Il principio fondamentale del capitalismo tradotto in spending review.
Come al solito, con questo
governo di "tre-cartisti" laureati, stiamo qui a discutere di qualcosa
che nessuno conosce nei dettagli. Quel che tutti hanno in mano sono le
dichiarazioni rilasciate all'uscita dell'incontro con il governo da
rappresentanti degli enti locali, di Confindustria e dei sindacati
“complici”. E se si dovesse ascoltare soltanto questi ultimi non si
capirebbe assolutamente nulla, stretti come sono tra l'esigenza di fare
il viso delle armi (senza intanto muovere un dito) e la necessità vitale
di attenuare la gravità delle mosse dell'esecutivo (che richiederebbero
non uno sciopero generale, ma un blocco prolungato dell'intero paese).
Il governo, sostenuto da tre partiti in via di estinzione e da una stampa mainstream
ben oltre i limiti dei fogli di regime, prosegue nel gioco retorico,
che fin qui è riuscito benissimo, da un paio di decenni a questa parte.
Si mettono giovani contro anziani, dipendenti pubblici contro privati,
precari contro stabili, esodati contro pensionati, e alla fine si tira
fuori il jolly che peggiora le condizioni di vita di tutti. Equamente...
Il gioco è ancora più semplice in questo
caso, perché sotto tiro finiscono i dipendenti pubblici, contro cui è
stato costruita una mostrificazione di luoghi comuni, spesso purtroppo
avallata da alcuni comportamenti autolesionistici della categoria.
Al di là dei comportamenti, dunque,
bisogna individuare il “disegno” di riorganizzazione della macchina
pubblica che emerge nettamente dall'insieme delle misure pur
confusamente descritte dagli interlocutori del governo ieri. È una
macchina indebolita in ogni settore meno che in quelli militari e di
polizia. Persino la magistratura (e la parte amministrativa degli uffici
relativi) viene pesantemente “tagliata”, eliminando tribunali, uffici,
sedi. Anche i processi, in un sistema costituzionale ristretto al solo
potere esecutivo, diventano un lusso di cui si può fare agevolmente a
meno. Un po' perché alcuni magistrati s'erano fissati nell'inquisire
uomini di potere; un po' perché per "il volgo" basta il fermo o
l'omicidio di polizia-
Di fatto si punta a una struttura in
grado di fornire soltanto i servizi burocratici minimi, quelli
indispensabili a mantenere monitorata la popolazione, i suoi redditi, i
suoi consumi e i comportamenti sindacal-politici. Ma non più in grado di
fornire servizi sociali.
========================
- Consegna 1 -
Rispondi a queste domande sul testo sulla spending review:
(a) Chi ha rilasciato le dichiarazioni all'uscita dell'incontro con il governo?
(b) Da quanti partiti è sostenuto il governo?
(c) In quali settori la macchina pubblica non viene indebolita?
- Consegna 2 -
Nel testo sulla spending review, cambia "stampa mainstream" in "grande stampa" e riporta tutto il passo che va da "Il governo, sostenuto" fino a "a questa parte.".
- Consegna 3 -
Vai avanti con il testo sulla spending review a partire dal punto in cui si ferma.
========================
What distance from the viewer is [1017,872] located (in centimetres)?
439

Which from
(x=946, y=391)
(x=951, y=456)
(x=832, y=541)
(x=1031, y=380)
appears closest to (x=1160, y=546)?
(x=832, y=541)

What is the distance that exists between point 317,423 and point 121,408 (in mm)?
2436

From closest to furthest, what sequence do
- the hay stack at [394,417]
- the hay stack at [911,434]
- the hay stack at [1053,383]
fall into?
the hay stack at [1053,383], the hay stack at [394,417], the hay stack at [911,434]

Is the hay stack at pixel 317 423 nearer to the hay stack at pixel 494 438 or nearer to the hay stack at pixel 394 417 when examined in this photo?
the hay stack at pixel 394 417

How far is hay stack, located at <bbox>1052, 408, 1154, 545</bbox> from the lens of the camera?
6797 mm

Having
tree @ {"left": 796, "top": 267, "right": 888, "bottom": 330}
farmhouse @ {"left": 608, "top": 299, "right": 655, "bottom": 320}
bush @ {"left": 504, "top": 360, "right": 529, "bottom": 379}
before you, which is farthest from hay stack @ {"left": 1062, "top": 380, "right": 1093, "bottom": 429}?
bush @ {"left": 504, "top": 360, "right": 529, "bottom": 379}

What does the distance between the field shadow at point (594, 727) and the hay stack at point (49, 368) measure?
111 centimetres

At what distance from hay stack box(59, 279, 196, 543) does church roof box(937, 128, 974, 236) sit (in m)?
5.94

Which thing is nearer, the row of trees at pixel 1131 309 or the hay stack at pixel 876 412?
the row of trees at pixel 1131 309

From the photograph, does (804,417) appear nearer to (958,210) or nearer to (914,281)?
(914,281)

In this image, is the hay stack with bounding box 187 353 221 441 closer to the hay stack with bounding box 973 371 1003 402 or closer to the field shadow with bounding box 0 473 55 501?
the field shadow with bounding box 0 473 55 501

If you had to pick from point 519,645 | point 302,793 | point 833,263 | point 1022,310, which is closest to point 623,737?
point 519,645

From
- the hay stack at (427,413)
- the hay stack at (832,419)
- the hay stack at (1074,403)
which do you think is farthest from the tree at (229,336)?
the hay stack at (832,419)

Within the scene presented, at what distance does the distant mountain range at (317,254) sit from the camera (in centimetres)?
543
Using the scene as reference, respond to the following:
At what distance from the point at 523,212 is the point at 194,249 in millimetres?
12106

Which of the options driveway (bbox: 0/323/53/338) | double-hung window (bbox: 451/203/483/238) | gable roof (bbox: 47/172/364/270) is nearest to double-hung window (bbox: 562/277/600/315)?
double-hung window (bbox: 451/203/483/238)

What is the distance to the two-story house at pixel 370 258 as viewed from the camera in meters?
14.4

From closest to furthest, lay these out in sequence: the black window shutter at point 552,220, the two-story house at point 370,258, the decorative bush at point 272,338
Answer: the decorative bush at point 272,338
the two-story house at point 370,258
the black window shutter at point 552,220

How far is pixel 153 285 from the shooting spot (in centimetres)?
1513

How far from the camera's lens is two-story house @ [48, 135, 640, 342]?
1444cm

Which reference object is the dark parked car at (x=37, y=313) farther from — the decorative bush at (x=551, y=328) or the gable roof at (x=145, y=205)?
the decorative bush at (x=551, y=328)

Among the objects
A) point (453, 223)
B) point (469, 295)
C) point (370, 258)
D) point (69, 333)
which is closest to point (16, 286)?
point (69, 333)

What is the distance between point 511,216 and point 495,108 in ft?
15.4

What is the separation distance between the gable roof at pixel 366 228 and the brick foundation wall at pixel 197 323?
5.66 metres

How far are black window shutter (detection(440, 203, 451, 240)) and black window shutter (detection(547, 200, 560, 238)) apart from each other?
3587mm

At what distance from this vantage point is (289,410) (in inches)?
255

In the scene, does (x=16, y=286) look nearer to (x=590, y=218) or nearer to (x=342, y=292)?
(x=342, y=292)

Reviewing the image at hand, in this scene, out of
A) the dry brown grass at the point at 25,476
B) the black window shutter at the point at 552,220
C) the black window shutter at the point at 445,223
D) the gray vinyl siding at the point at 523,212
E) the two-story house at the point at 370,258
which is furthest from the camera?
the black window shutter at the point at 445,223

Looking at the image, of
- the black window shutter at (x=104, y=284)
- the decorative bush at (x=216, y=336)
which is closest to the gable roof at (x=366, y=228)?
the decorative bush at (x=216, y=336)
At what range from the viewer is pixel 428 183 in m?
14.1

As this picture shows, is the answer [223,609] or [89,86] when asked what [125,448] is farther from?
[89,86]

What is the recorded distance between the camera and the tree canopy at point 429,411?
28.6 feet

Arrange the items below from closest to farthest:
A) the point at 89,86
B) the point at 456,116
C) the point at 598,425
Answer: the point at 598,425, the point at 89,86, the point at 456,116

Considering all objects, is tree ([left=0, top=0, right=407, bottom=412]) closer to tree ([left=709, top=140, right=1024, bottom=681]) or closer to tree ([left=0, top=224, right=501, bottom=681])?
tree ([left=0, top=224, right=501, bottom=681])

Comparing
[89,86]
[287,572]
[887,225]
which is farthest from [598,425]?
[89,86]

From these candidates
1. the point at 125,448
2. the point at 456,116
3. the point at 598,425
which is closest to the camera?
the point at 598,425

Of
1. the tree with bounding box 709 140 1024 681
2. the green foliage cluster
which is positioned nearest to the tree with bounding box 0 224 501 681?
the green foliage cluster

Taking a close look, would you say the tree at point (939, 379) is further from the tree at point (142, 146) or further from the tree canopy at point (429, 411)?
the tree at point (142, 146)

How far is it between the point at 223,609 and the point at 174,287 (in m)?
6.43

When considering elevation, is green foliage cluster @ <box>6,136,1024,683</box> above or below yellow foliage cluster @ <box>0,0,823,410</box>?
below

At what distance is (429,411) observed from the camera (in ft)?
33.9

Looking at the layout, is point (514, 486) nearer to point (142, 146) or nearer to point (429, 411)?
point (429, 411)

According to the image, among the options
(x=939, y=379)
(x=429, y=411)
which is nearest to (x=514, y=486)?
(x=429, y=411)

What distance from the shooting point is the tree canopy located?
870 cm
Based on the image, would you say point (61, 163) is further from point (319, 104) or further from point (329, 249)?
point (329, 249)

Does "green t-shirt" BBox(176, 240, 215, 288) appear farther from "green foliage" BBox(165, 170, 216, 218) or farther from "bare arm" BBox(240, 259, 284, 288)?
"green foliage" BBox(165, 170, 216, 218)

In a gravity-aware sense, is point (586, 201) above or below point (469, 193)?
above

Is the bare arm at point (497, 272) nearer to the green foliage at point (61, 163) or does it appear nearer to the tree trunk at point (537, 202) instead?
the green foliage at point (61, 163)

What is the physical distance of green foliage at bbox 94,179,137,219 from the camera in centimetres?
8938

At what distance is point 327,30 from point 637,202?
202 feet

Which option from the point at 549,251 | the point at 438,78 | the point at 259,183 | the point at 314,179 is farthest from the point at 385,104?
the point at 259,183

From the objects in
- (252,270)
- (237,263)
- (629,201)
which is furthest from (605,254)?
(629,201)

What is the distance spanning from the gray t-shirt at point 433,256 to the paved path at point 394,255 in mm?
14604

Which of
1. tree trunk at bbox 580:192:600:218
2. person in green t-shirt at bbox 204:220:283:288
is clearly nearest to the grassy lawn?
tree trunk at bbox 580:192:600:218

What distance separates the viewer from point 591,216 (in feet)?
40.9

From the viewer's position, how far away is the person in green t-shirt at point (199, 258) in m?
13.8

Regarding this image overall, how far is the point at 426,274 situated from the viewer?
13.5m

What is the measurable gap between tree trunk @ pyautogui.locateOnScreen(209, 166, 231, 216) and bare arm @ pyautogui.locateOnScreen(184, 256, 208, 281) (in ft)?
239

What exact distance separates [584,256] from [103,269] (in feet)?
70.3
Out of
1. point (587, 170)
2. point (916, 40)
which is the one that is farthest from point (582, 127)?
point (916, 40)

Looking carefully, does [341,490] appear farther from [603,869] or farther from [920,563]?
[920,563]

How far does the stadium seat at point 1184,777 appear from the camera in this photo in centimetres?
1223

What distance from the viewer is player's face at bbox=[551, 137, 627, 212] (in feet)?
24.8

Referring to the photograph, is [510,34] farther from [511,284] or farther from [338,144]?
========================
- Risposta 1 -
(a) I rappresentanti degli enti locali, di Confindustria e dei sindacati "complici".
(b) Da tre partiti.
(c) In quelli militari e di polizia.

- Risposta 2 -
Il governo, sostenuto da tre partiti in via di estinzione e da una grande stampa
ben oltre i limiti dei fogli di regime, prosegue nel gioco retorico,
che fin qui è riuscito benissimo, da un paio di decenni a questa parte.

- Risposta 3 -
Il welfare è già stato praticamente
cancellato (e ancor peggio andrà dal 2016, quando andrà completamente a
regime la controriforma del mercato del lavoro e degli ammortizzatori
sociali); la sanità pubblica viene drasticamente amputata di parti
essenziali per favorire al massimo la migrazione della domanda verso
quella privata (che mantiene il vantaggiosissimo, per lei, sistema delle
“convenzioni”). Idem per l'istruzione o l'università, la ricerca.
È un disegno di privatizzazione generale,
che lascia i singoli – e ovviamente soprattutto i meno abbienti, a
cominciare dai lavoratori dipendenti – praticamente esclusi dai servizi
necessari. In una macchina statale così ridotta, il cittadino diventa un
“nemico” portatore di istanze e bisogni irrisolvibili. Potenzialmente
ostile proprio nella misura in cui la sua domanda è destinata a rimanere
inevasa. Per questo gli “enti della sorveglianza” debbono rimanere
solidi, ben nutriti, approvvigionati, tutelati. Meno welfare, da sempre,
significa più bastonate, prigione, spionaggio nei luoghi del malessere
sociale e dell'organizzazione sindacale e politica. “Repressione” in
senso lato (quella che si usa chiamare “prevenzione”) e all'occorrenza
più “fisica”. Del resto, come hanno insegnato i democristiani, la
“mediazione sociale” si fa spendendo; se si tagliano le spese, salta la
mediazione. E se questa non è più prevista...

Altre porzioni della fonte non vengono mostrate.